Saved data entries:
[Start of section]
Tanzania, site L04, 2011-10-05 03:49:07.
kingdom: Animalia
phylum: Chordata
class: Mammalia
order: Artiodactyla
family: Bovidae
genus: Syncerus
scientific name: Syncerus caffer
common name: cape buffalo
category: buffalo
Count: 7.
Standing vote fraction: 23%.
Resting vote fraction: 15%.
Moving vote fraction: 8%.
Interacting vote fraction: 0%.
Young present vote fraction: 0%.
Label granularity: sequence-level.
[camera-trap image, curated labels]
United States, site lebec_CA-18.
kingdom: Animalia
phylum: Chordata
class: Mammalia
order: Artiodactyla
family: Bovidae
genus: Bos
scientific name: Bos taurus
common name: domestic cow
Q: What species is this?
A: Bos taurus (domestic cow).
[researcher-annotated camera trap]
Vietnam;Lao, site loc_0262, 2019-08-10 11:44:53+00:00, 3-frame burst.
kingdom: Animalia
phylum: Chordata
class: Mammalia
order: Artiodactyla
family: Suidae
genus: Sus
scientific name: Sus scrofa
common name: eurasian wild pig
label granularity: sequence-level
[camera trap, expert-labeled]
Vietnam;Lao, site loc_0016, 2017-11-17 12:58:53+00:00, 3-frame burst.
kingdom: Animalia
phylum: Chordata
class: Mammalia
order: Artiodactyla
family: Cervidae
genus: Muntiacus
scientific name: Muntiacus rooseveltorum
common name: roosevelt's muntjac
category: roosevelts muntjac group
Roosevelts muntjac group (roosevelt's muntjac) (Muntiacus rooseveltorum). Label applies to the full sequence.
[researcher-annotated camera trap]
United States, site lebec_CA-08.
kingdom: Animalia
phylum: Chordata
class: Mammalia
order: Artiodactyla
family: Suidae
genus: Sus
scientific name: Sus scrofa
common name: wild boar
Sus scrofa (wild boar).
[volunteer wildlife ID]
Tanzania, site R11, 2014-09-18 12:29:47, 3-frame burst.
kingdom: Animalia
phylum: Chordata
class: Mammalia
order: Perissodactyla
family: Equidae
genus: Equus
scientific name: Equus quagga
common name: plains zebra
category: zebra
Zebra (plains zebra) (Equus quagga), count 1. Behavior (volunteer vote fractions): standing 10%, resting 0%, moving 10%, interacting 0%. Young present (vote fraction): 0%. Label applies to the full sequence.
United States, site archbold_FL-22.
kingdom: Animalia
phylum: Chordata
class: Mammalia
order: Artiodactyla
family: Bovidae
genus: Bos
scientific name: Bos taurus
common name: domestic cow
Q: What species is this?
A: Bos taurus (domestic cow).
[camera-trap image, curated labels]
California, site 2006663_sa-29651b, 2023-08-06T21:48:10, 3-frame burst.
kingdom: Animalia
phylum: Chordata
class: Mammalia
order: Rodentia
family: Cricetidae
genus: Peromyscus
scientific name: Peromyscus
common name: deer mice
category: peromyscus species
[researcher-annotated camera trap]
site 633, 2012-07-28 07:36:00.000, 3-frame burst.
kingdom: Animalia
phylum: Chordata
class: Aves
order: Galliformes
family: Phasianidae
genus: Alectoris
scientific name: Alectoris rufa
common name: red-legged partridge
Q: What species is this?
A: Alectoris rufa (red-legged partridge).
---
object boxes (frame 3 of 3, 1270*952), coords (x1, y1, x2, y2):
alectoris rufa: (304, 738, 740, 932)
[End of section]
Exercise brief: Copy each line above where "Tanzania" appears.

Answer for the task:
Tanzania, site L04, 2011-10-05 03:49:07.
Tanzania, site R11, 2014-09-18 12:29:47, 3-frame burst.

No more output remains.